--- Provided passage ---

In this societal context, Sekisui House is making its 20-year biodiversity conservation initiative available to the public as a nature-positive methodology. The Gohon no ki Project’s nature-positive methodology represents a means for expressing urban biodiversity. Sekisui House is making this methodology available to the general public with the aim of raising awareness and enabling its store of knowledge and expertise to be utilized by others to promote greening and contribute to the conservation of biodiversity.

Nature-positive methodology website

■ Predicted benefits
Based on joint review of available data, Sekisui House and its partners set the number of tree, bird, and butterfly species, diversity index, and number of individual trees, birds, and butterflies in 1977 as 100%, and using 2000, the year before the Gohon no ki Project was launched, as the base year, simulated change up to 2070 in Japan’s three largest metropolitan areas (Kanto, Kinki and Chukyo) that have suffered the greatest decline in biodiversity. This simulation indicated that planting native tree species that are likely to benefit local fauna (the Gohon no ki concept) compared to 2000, the year before the launch of the Gohon no ki Project, would enable biodiversity to recover to 37.4% of 1977 levels by 2030 (target year for conservation of biodiversity internationally), 40.9% by 2050, and 41.9% by 2070.

If the Gohon no ki concept of planting native trees were applied to 30% of all newly constructed properties in Japan moving forward, urban biodiversity is predicted to rise to 84.6% of 1977 levels. Sekisui House believes that this indicates that if the private sector works with the general public, the decline in biodiversity can be reversed to achieve the goal of post-2020 biodiversity recovery that is the theme of COP15, and that its Gohon no ki concept can contribute to this goal.

--- Extracted entries ---

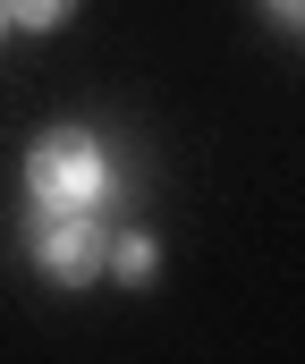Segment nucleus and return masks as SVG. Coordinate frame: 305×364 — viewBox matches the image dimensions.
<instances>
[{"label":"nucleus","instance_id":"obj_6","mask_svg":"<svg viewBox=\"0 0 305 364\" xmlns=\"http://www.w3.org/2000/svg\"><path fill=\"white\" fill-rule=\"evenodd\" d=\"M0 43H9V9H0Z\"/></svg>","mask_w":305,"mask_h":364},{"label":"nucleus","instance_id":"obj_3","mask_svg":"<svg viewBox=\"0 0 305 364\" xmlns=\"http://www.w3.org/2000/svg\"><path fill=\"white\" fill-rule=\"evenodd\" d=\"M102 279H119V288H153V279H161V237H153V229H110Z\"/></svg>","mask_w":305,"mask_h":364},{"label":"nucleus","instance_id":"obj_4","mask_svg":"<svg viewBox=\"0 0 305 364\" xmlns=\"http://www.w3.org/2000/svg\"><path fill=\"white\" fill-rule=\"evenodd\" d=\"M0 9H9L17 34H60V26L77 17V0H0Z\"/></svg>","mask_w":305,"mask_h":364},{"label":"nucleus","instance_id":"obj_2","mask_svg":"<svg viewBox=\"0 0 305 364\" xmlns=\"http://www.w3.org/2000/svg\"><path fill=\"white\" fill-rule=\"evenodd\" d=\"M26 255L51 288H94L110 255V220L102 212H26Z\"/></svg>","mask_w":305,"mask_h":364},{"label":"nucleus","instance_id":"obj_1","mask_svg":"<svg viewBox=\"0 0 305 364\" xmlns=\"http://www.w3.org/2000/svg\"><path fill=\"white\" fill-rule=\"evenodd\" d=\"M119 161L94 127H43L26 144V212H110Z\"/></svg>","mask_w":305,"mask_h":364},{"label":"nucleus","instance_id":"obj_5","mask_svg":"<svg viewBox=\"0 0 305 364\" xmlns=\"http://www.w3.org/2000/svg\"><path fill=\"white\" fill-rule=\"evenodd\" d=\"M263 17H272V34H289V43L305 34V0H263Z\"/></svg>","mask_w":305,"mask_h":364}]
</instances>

---
--- Extracted entries ---

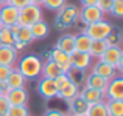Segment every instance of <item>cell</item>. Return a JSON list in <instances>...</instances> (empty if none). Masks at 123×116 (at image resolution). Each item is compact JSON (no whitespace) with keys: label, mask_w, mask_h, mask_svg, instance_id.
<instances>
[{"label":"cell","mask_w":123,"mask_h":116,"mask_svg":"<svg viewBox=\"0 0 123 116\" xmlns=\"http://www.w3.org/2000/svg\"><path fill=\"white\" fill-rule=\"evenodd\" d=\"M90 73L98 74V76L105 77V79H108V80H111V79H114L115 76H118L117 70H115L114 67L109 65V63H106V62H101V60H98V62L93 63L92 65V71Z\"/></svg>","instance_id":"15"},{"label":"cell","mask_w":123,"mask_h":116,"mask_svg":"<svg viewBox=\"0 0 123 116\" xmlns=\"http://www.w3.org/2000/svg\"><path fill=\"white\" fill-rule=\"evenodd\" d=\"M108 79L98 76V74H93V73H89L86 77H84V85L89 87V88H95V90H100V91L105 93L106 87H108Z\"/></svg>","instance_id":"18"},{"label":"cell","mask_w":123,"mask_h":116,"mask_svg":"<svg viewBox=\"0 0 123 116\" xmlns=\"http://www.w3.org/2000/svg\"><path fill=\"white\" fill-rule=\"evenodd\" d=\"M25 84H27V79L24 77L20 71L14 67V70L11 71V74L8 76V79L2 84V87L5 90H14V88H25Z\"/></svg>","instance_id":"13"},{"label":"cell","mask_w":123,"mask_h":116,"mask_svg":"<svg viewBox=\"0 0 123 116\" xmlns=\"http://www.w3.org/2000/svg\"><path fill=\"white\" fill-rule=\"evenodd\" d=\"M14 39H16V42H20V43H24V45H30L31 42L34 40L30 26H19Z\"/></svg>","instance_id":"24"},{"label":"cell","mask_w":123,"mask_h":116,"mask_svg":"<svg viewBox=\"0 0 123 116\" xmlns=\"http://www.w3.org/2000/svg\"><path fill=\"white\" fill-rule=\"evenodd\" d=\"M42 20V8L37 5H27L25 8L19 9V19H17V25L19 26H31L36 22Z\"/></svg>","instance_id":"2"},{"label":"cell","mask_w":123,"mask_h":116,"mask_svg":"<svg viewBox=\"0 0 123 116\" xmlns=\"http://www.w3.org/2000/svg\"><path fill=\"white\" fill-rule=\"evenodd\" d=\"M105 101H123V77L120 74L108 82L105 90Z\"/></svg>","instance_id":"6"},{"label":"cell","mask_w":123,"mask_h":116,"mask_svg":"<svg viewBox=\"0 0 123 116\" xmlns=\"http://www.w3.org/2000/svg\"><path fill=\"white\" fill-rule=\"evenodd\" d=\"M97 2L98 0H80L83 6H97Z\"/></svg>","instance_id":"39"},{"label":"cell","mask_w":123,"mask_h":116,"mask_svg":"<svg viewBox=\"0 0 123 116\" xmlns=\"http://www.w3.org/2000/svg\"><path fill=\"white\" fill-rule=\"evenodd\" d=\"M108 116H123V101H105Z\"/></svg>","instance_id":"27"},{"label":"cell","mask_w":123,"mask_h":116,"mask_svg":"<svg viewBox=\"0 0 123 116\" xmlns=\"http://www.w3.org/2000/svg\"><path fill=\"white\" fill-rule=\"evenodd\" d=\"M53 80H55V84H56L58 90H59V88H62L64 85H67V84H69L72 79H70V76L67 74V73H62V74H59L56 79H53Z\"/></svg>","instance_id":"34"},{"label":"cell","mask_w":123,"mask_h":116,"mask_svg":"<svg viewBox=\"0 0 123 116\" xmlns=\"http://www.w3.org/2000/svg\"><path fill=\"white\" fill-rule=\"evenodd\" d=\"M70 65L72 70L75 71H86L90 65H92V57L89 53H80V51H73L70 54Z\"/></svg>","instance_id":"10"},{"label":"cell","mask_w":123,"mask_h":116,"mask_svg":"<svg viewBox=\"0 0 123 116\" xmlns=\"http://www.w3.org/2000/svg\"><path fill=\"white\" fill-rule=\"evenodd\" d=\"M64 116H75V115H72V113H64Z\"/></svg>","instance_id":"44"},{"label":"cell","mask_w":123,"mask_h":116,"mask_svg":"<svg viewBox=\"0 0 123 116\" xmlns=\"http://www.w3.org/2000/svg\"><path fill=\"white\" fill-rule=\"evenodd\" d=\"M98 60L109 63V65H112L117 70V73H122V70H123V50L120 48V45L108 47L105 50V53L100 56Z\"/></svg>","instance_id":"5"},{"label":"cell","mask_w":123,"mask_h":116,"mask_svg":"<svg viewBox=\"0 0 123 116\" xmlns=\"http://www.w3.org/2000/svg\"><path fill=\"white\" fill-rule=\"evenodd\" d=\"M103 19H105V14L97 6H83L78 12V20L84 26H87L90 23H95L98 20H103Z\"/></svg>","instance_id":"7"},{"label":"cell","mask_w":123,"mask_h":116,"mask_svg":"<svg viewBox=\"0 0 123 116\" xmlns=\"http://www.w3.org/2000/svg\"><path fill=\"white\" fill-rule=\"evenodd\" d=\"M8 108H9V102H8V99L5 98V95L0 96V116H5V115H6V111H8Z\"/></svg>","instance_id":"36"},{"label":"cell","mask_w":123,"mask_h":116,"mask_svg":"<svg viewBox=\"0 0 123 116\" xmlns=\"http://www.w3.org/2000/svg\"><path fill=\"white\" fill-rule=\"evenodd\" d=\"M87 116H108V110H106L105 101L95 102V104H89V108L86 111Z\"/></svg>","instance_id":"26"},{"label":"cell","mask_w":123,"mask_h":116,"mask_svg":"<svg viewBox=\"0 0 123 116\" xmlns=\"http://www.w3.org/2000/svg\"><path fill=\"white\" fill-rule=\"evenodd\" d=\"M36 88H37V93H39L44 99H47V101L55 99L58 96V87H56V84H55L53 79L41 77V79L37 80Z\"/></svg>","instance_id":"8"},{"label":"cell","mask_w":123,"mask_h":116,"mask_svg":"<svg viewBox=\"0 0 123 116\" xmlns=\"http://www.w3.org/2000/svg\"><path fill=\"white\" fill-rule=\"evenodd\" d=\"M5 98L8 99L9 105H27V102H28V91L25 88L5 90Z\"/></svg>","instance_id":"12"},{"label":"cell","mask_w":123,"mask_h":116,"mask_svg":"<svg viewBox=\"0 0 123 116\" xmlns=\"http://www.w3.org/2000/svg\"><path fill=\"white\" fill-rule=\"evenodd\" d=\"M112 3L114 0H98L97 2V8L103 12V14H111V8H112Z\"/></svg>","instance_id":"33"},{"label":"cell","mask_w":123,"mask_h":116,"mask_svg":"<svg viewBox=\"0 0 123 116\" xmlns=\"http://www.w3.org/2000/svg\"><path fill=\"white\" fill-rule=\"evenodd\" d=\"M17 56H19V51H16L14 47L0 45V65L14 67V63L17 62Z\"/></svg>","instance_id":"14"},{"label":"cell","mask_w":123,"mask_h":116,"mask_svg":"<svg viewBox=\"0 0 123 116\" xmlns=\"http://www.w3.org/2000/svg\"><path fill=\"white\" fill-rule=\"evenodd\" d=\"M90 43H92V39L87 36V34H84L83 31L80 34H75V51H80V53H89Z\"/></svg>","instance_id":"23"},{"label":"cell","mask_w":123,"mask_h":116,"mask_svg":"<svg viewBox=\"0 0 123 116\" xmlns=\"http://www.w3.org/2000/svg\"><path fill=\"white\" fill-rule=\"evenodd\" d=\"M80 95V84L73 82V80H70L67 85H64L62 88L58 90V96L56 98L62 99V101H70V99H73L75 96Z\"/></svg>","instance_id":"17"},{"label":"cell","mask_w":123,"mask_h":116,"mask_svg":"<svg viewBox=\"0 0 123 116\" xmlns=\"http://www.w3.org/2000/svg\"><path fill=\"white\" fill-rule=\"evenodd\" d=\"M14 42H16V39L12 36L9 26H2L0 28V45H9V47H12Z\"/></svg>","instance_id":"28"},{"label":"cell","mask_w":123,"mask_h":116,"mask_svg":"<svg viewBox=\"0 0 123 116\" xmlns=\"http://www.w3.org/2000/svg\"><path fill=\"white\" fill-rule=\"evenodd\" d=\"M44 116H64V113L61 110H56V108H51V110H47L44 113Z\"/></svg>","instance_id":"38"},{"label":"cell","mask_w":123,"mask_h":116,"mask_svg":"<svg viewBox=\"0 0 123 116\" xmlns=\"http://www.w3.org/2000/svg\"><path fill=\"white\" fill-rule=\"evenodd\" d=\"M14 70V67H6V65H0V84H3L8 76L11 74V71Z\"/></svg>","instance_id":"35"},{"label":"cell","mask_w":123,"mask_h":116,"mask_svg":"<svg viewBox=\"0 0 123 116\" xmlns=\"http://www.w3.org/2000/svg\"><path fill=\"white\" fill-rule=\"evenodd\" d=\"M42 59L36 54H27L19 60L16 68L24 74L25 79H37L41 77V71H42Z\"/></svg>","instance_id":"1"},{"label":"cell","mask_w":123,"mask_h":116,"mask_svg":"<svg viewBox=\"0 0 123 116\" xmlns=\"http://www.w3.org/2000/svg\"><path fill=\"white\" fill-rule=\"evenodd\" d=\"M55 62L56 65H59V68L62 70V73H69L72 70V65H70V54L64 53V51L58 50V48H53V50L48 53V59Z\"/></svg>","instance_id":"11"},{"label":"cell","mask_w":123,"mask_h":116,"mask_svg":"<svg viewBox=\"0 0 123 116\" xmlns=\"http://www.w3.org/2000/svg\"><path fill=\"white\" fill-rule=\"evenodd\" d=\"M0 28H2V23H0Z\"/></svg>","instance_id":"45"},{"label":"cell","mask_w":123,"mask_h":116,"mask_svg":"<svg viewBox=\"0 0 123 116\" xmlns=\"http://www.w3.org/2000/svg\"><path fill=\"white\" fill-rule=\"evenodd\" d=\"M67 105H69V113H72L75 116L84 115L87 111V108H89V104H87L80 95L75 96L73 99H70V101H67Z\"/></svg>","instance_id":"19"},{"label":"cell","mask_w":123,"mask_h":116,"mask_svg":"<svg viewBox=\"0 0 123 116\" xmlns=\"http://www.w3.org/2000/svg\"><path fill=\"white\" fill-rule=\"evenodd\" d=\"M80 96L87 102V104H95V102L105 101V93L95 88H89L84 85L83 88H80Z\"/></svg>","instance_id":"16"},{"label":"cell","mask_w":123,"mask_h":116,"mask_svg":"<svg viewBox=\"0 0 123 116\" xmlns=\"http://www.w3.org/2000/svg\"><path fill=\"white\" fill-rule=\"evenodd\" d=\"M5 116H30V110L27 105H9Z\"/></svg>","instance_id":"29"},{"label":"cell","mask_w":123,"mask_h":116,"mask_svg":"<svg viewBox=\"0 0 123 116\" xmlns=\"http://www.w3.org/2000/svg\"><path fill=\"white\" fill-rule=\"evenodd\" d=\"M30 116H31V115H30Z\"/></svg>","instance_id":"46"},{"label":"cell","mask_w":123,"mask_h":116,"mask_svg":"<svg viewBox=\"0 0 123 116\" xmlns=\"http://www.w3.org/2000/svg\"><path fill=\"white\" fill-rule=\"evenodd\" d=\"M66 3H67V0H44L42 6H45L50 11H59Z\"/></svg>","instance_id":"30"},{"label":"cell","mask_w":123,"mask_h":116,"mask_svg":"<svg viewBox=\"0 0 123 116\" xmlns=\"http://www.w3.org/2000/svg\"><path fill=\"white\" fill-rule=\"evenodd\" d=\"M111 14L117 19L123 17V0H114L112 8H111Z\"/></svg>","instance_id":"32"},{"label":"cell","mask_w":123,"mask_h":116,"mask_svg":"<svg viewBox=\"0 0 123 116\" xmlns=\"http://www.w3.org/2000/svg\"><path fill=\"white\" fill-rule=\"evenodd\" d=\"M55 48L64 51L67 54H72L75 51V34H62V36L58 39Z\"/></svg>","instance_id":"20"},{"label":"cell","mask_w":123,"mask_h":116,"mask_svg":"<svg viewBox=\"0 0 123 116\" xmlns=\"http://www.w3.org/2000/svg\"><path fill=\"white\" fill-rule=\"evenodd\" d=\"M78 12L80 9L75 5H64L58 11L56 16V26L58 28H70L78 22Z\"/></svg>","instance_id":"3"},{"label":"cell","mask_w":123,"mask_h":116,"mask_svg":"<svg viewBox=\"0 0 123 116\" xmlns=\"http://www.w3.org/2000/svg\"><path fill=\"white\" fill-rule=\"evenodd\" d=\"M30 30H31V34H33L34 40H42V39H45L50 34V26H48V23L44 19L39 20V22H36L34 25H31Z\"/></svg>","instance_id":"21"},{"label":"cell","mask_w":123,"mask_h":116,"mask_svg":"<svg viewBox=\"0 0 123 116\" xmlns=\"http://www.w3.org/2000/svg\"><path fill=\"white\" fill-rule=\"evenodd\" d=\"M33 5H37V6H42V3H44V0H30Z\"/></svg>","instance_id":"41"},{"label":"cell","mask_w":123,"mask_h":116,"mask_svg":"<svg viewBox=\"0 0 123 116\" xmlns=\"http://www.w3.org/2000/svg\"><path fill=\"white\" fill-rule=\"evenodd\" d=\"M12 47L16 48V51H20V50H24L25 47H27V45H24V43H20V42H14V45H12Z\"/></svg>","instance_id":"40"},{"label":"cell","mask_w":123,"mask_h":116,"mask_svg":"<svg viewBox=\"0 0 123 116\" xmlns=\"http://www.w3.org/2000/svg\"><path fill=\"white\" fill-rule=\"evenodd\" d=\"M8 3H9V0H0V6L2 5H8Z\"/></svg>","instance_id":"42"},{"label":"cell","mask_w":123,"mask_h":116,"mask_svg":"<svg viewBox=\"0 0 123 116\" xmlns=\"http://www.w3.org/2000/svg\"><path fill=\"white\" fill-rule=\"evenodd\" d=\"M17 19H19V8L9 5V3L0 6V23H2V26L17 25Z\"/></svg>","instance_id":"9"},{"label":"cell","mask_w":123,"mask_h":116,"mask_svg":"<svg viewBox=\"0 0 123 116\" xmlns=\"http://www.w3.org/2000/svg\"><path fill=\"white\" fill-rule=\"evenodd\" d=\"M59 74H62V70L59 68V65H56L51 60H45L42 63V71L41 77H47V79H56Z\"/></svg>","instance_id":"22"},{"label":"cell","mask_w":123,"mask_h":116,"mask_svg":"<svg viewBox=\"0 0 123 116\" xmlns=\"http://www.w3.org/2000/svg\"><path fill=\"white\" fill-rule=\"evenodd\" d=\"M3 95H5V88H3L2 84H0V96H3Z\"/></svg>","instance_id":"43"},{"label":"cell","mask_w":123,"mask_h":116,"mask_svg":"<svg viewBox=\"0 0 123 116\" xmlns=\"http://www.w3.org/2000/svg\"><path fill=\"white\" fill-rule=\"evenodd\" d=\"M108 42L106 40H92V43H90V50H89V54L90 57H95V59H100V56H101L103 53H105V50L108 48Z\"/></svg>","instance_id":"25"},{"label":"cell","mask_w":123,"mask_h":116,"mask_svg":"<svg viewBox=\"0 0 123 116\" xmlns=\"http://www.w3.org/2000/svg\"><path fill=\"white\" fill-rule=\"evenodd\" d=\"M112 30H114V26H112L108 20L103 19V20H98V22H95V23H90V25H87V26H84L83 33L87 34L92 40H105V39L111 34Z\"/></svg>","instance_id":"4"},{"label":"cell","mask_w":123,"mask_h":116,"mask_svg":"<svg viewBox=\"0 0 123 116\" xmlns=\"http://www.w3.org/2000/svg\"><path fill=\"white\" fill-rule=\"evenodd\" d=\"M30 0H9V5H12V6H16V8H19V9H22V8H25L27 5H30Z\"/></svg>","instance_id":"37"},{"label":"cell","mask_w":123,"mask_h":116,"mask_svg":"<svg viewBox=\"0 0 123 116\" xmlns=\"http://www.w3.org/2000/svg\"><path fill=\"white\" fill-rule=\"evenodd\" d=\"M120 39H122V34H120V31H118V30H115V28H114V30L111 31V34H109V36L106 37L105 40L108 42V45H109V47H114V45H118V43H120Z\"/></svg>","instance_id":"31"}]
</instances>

---
--- Extracted entries ---

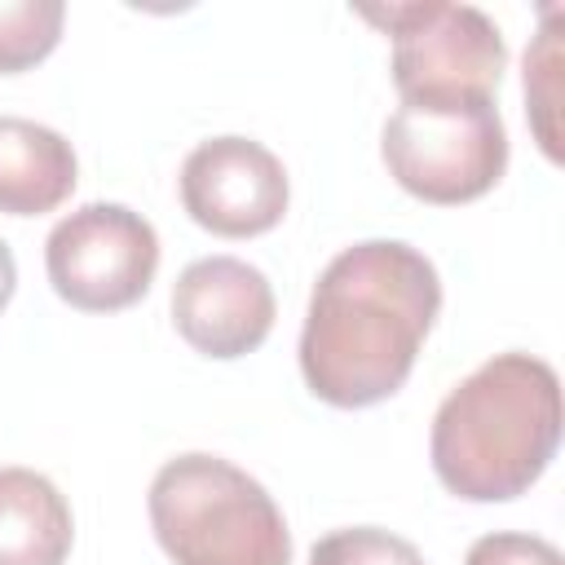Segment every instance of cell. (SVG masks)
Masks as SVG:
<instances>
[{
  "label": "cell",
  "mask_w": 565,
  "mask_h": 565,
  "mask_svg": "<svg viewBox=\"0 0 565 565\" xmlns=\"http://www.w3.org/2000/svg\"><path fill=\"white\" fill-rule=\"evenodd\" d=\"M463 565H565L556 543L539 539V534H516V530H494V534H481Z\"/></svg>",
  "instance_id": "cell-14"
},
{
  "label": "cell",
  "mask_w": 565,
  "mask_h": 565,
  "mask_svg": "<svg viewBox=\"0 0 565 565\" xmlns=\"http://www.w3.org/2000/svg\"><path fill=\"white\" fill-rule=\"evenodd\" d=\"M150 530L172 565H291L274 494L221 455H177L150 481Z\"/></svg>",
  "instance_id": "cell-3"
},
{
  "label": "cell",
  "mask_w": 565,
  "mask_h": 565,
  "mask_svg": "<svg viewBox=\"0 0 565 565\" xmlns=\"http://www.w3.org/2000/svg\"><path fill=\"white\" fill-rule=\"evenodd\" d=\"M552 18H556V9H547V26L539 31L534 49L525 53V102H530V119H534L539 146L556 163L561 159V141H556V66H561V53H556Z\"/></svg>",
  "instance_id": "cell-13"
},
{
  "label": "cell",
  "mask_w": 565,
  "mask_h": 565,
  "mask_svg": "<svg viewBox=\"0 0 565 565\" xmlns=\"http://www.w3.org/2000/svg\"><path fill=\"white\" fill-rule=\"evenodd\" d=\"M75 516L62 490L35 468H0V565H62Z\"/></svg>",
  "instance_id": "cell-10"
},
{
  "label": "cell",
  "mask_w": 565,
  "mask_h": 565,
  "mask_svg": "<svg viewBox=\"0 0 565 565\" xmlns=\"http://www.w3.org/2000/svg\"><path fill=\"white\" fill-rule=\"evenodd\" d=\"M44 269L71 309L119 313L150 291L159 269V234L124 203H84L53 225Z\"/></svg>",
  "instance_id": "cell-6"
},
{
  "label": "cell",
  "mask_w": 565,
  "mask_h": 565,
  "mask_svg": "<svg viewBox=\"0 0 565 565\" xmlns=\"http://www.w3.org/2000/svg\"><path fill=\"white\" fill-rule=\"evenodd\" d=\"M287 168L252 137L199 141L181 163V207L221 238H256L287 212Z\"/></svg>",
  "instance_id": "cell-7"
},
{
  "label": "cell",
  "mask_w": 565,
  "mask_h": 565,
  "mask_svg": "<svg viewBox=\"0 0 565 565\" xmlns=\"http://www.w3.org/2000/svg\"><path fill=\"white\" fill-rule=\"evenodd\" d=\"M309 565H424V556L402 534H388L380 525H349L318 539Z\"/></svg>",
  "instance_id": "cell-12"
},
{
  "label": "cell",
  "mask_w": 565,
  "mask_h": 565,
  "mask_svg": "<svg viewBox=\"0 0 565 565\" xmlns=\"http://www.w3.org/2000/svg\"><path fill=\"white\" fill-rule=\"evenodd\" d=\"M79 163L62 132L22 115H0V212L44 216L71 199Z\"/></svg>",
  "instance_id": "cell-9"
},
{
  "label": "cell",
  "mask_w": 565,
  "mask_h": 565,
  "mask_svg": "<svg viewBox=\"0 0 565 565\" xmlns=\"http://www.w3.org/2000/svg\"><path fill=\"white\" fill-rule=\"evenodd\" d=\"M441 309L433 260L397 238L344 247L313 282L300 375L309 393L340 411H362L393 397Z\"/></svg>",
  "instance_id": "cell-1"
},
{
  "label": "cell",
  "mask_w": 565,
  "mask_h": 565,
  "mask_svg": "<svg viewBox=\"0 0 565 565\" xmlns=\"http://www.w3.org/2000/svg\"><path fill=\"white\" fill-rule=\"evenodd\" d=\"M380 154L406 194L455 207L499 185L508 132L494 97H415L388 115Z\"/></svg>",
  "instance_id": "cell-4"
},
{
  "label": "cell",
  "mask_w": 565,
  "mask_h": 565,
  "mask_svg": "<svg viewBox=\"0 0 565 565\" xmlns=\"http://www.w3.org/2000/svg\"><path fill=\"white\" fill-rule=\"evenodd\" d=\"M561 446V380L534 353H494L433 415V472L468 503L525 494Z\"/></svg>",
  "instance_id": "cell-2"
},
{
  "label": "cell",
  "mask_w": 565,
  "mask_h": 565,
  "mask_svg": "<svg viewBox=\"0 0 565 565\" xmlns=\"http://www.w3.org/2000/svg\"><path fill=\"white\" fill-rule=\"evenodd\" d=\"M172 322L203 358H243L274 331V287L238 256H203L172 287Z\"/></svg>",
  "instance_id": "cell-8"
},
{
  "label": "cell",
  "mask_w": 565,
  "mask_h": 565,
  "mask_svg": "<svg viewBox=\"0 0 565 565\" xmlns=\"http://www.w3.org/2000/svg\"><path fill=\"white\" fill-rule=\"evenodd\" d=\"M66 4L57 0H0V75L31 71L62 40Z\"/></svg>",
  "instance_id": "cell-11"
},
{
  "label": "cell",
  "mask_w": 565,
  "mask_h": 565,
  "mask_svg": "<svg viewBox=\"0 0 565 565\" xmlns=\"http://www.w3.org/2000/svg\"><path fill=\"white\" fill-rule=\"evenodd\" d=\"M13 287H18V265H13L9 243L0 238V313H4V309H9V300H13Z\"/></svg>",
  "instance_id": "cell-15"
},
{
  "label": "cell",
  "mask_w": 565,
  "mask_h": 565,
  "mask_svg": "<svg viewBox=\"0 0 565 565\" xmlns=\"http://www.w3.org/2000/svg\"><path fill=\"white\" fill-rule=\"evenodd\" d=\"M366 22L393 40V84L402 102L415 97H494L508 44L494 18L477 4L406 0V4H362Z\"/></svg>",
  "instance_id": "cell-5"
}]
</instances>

---

● Exercise tasks:
1/ Rewrite the Sekisui House biodiversity text between "Nature-positive methodology website" and "41.9% by 2070.", inclusive, with "metropolitan areas" changed to "urban regions".
2/ Extend the Sekisui House biodiversity text, starting after its final sentence.

● Answers:
1/
Nature-positive methodology website

■ Predicted benefits
Based on joint review of available data, Sekisui House and its partners set the number of tree, bird, and butterfly species, diversity index, and number of individual trees, birds, and butterflies in 1977 as 100%, and using 2000, the year before the Gohon no ki Project was launched, as the base year, simulated change up to 2070 in Japan’s three largest urban regions (Kanto, Kinki and Chukyo) that have suffered the greatest decline in biodiversity. This simulation indicated that planting native tree species that are likely to benefit local fauna (the Gohon no ki concept) compared to 2000, the year before the launch of the Gohon no ki Project, would enable biodiversity to recover to 37.4% of 1977 levels by 2030 (target year for conservation of biodiversity internationally), 40.9% by 2050, and 41.9% by 2070.

2/
■ Endorsements of Sekisui House’s initiatives and publication of its nature-positive methodology

● Mr. Makoto Haraguchi, Fellow, MS & AD InterRisk Research Institute and Sustainability Section SVP for TNFD, MS & AD Insurance Group Holdings
Mr. Makoto Haraguchi, a member of the MS&AD Group engaged in research and consulting on corporate greening as an interface between business and biodiversity, and a leader in global biodiversity conservation as the only Japanese member of the Taskforce on Nature-related Financial Disclosures (TNFD), has provided the following endorsement.

“I welcome the publication of the primary data of the 20-year Gohon no ki Project in this way as a tool for evaluating and predicting the benefits of greening for biodiversity. We are at a major turning point in our attempt to create a nature-positive world leading up to 2050. The planning and management of densely populated cities will continue to be key to the success of this transition. This cannot be done, however, just through government provisioning of parks and such like. Most land in cities is privately owned, which means that private sector measures are also indispensable. Residential sector initiatives in particular need to be strategically implemented because of their importance in cultivating a nature-positive mindset and getting people at all levels of society involved. Requiring house owners to comply with housing energy conservation standards and encouraging them to consciously change their consumption habits and lifestyles would go a long way to making Japanese cities more resilient and sustainable. Sekisui House’s nature-positive methodology also promises to be a useful tool to the urban development and construction sectors that are obliged to disclose information to ESG investors.”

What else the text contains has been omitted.